Eine solche vom gesetzlich geregelten Normalfall abweichende Sondersituation kann vorliegend nicht angenommen werden. Das Gericht verkennt dabei nicht, dass die Klägerin - würde ihr Ehemann Hilfe zur Pflege erhalten und zu Hause gepflegt - unabhängig davon, ob ihr ein höheres Einkommen als der Grundsicherungsbedarf verbliebe, in den Genuss der Befreiung nach § 4 Abs. 3 Nr. 1 RBStV käme. Zum einen ist eine derartige Situation jedoch weder in finanzieller Hinsicht (es würden sich andere Kosten und Bedarfe ergeben) noch in der alltäglichen Lebensführung und damit auch der Rundfunknutzung vergleichbar. Zum anderen knüpft die Konzeption des Rundfunkbeitrags durchgängig an das Innehaben einer Wohnung an. Dieser allein an die Wohnung anknüpfende Verteilungsmaßstab der Beitragspflicht wurde durch die obergerichtliche Rechtsprechung gebilligt (vgl. BVerfG, U.v. 18.7.2018 - 1 BvR 1675/16 u.a.; BVerwG, B.v. 9.3.2017 - 6 B 27/17- juris Rn. 6 ff m.w.N.; U.v. 25.1.2017 - 6 C 12.16- juris Rn. 51). Diese Konzeption setzt sich in den Befreiungstatbeständen fort (vgl. insbesondere § 4 Abs. 3 RbStV). Es muss daher auch insoweit von einer ganz bewussten Entscheidung des Gesetzgebers ausgegangen werden, die nicht durch eine hiervon abweichende Handhabung der Härtefallregelung unterlaufen werden darf. Schließlich begründet auch der Umstand, dass der Klägerin im streitgegenständlichen Zeitraum möglicherweise lediglich ein Einkommen zur Verfügung stand, das dem in § 4 Abs. 1 Nrn. 1 bis 10 RBStV benannten Personenkreis der Höhe nach üblicherweise zur Verfügung steht, für sich genommen ebenso wenig eine „atypische Fallkonstellation“, wie es bei anderweitigen Empfängern niedriger Einkommen der Fall ist. Denn der Normgeber des Rundfunkbeitragsstaatsvertrags hat, wie oben ausgeführt, die hier gegebene Fallkonstellation der „bloßen Einkommensschwäche“ nicht ungeregelt gelassen, sondern ganz bewusst aus dem Katalog der Befreiungsgründe ausgeklammert.

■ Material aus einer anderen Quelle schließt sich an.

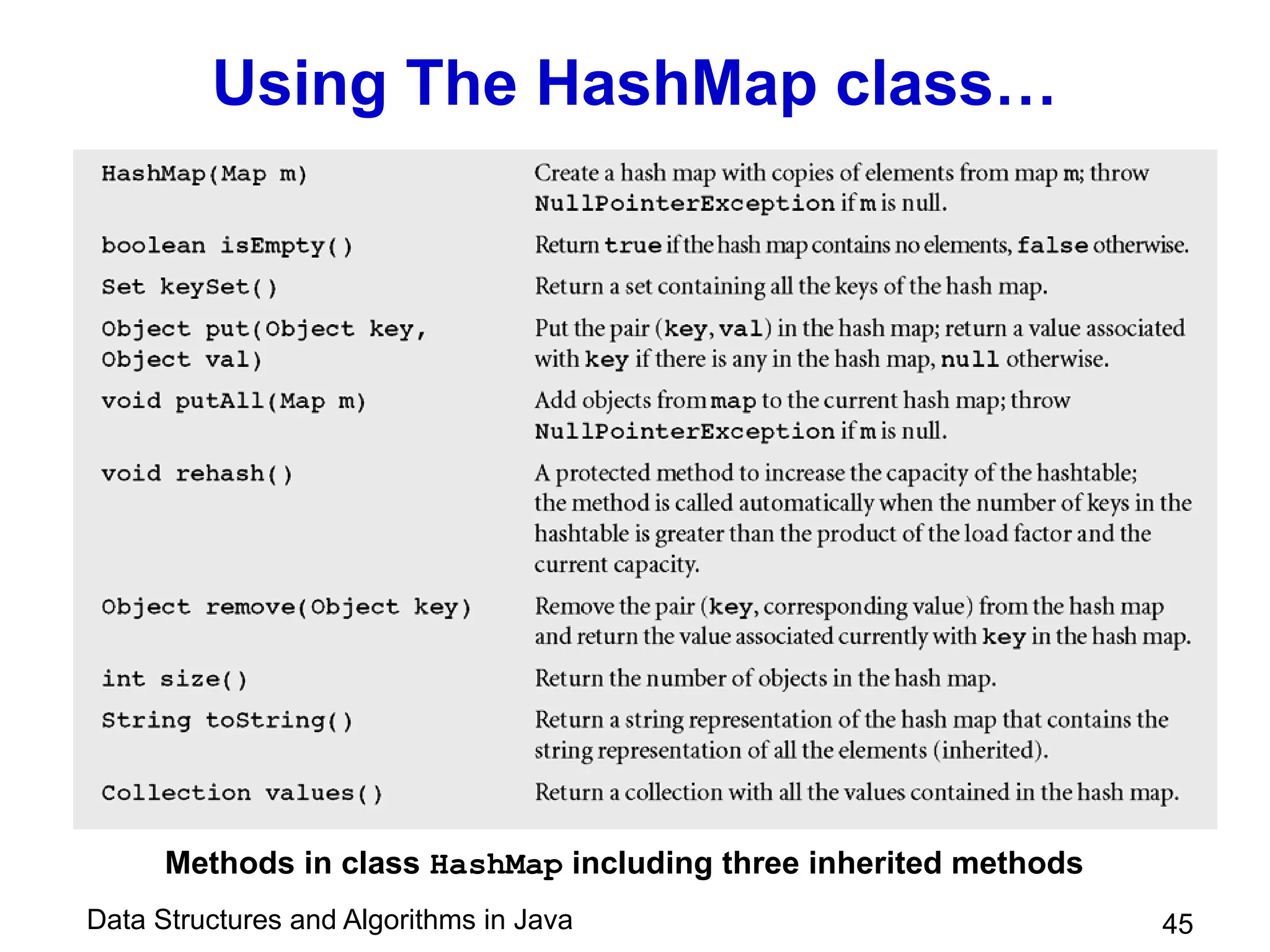 Using The HashMap class…

| | |
|---|---|
| HashMap(Map m) | Create a hash map with copies of elements from map m; throw NullPointerException if m is null. |
| boolean isEmpty() | Return true if the hash map contains no elements, false otherwise. |
| Set keySet() | Return a set containing all the keys of the hash map. |
| Object put(Object key, Object val) | Put the pair (key, val) in the hash map; return a value associated with key if there is any in the hash map, null otherwise. |
| void putAll(Map m) | Add objects from map to the current hash map; throw NullPointerException if m is null. |
| void rehash() | A protected method to increase the capacity of the hashtable; the method is called automatically when the number of keys in the hashtable is greater than the product of the load factor and the current capacity. |
| Object remove(Object key) | Remove the pair (key, corresponding value) from the hash map and return the value associated currently with key in the hash map. |
| int size() | Return the number of objects in the hash map. |
| String toString() | Return a string representation of the hash map that contains the string representation of all the elements (inherited). |
| Collection values() | Return a collection with all the values contained in the hash map. |

Methods in class HashMap including three inherited methods

Data Structures and Algorithms in Java

45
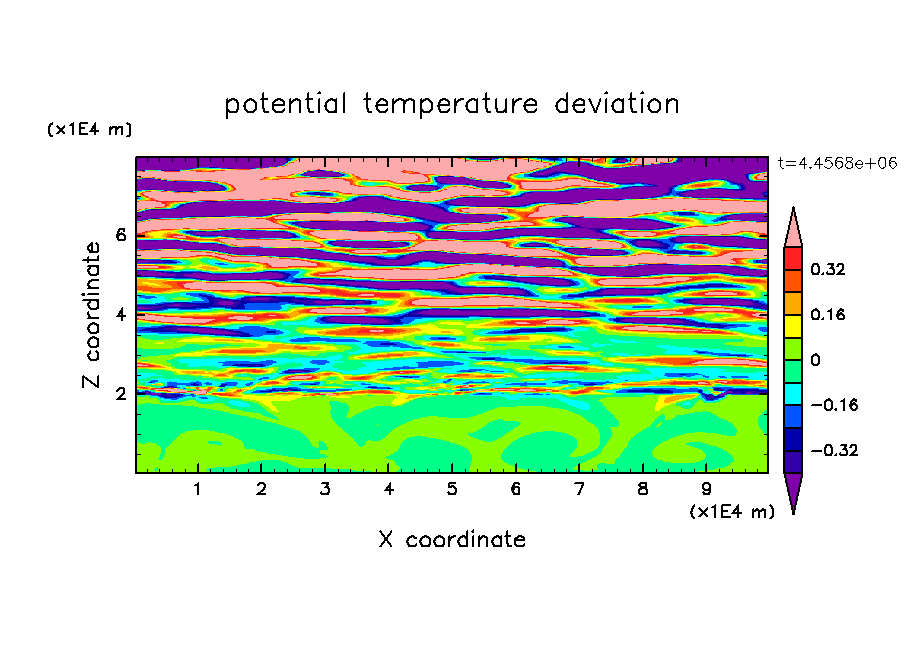 potential temperature deviation

(x1E4 m)

t=4.4568e+06

Z coordinate

6
4
2

0.32
0.16
0
−0.16
−0.32

1 2 3 4 5 6 7 8 9

(x1E4 m)

X coordinate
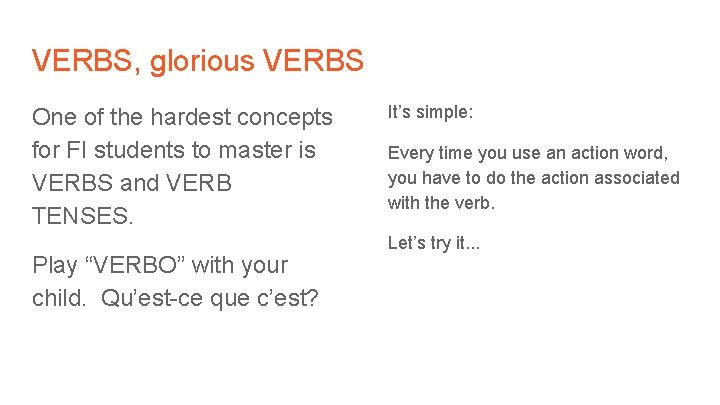 VERBS, glorious VERBS

One of the hardest concepts for FI students to master is VERBS and VERB TENSES.

Play “VERBO” with your child.  Qu’est-ce que c’est?

It’s simple:

Every time you use an action word, you have to do the action associated with the verb.

Let’s try it...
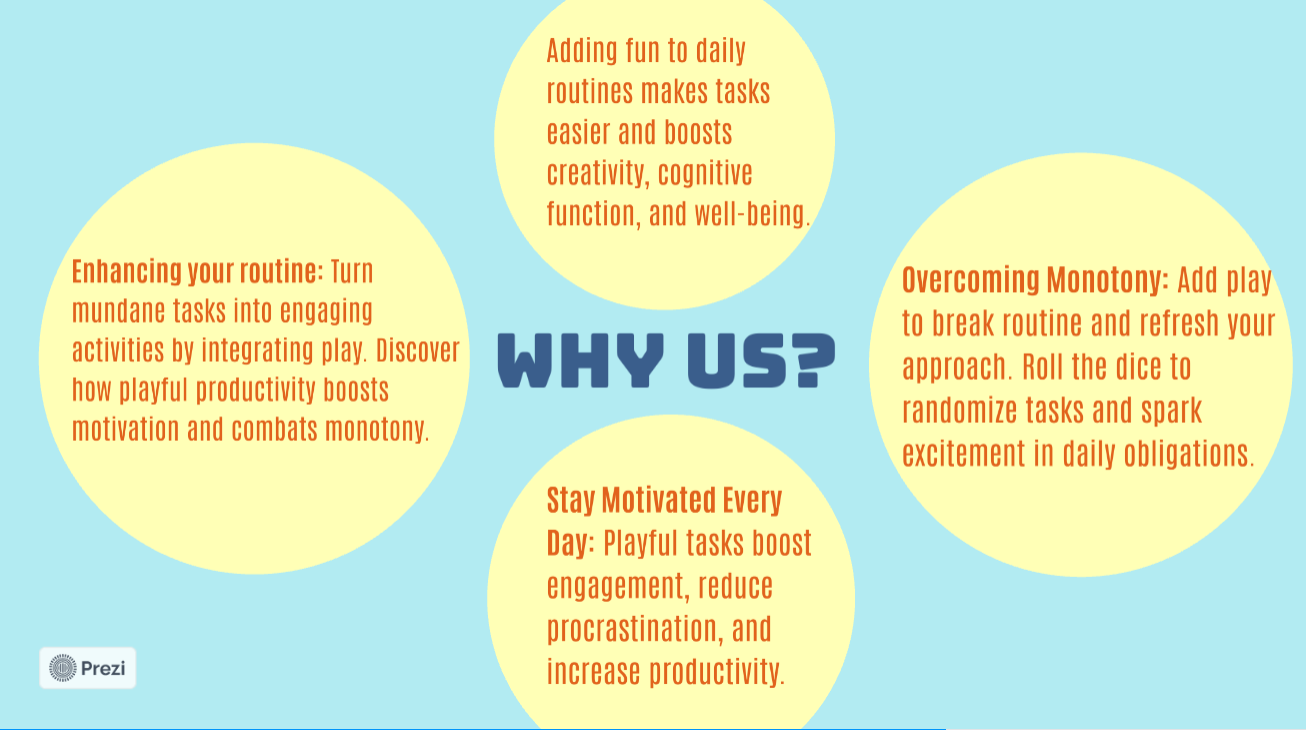 Adding fun to daily routines makes tasks easier and boosts creativity, cognitive function, and well-being.

Enhancing your routine: Turn mundane tasks into engaging activities by integrating play. Discover how playful productivity boosts motivation and combats monotony.

WHY US?

Overcoming Monotony: Add play to break routine and refresh your approach. Roll the dice to randomize tasks and spark excitement in daily obligations.

Stay Motivated Every Day: Playful tasks boost engagement, reduce procrastination, and increase productivity.

Prezi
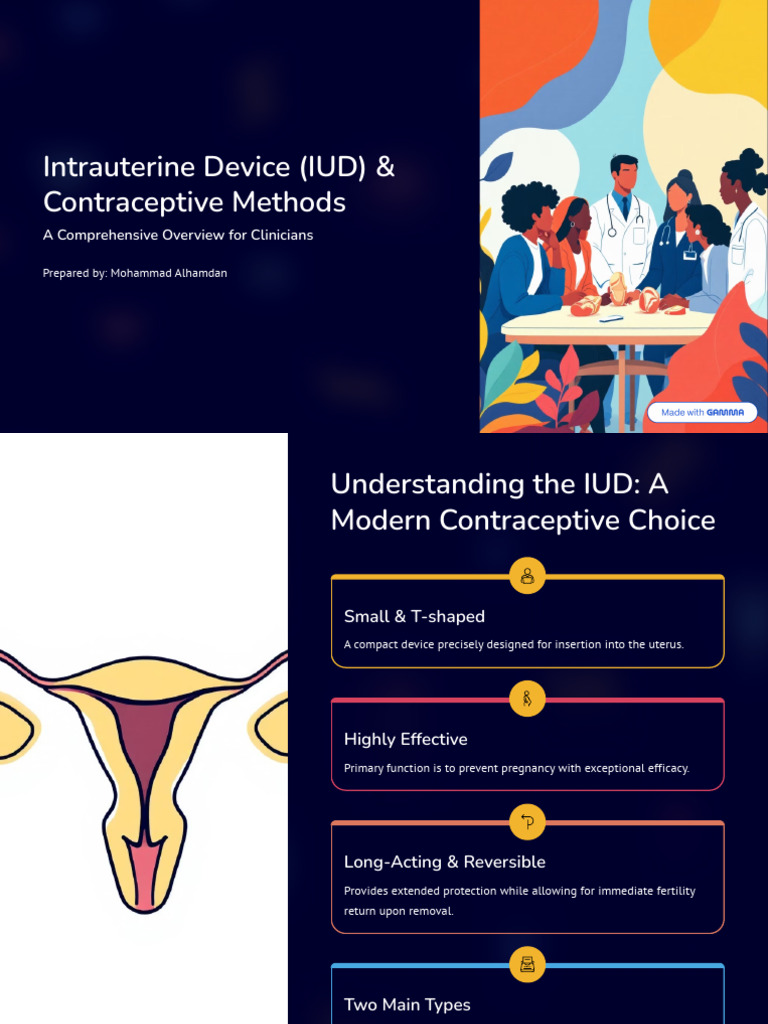 Intrauterine Device (IUD) & Contraceptive Methods

A Comprehensive Overview for Clinicians

Prepared by: Mohammad Alhamdan

Made with GAMMA

Understanding the IUD: A Modern Contraceptive Choice

Small & T-shaped

A compact device precisely designed for insertion into the uterus.

Highly Effective

Primary function is to prevent pregnancy with exceptional efficacy.

Long-Acting & Reversible

Provides extended protection while allowing for immediate fertility return upon removal.

Two Main Types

b) Die Klägerin konnte und kann sich auch nicht aufgrund von § 4 Abs. 6 Satz 2 RBStV auf einen Härtefall berufen. Danach liegt ein Härtefall insbesondere dann vor, wenn eine Sozialleistung nach Absatz 1 Nr. 1 bis 10 in einem durch die zuständige Behörde erlassenen Bescheid mit der Begründung versagt wurde, dass die Einkünfte die jeweilige Bedarfsgrenze um weniger als die Höhe des Rundfunkbeitrages überschreiten. Dies ist vorliegend nicht der Fall. Gemäß der obigen Ausführungen (s. oben 1. a)) lässt sich den Sozialhilfebescheiden vom 27. April 2017 und vom 11. April 2019 bzw. den zugehörigen Berechnungsbögen nicht entnehmen, dass der der Klägerin verbleibende Betrag den Grundsicherungsbedarf um weniger als die Höhe des Rundfunkbeitrags übersteigt. Vielmehr ergibt sich unter Zugrundelegung der Berechnungsbögen, dass der Klägerin über ihren dort festgestellten Bedarf hinaus ein Betrag verbleibt, der höher als der monatliche Rundfunkbeitrag ist (im Berechnungsbogen vom Januar 2017 sind dies 159,45 Euro, im Berechnungsbogen vom April 2019 173,67 Euro).

3. Die Klage war nach alledem mit der Kostenfolge aus § 154 Abs. 1 VwGO abzuweisen. Das Verfahren ist gemäß § 188 Satz 2 VwGO gerichtskostenfrei.

Der Ausspruch über die vorläufige Vollstreckbarkeit beruht auf § 167 VwGO i.V.m. §§ 708 ff ZPO.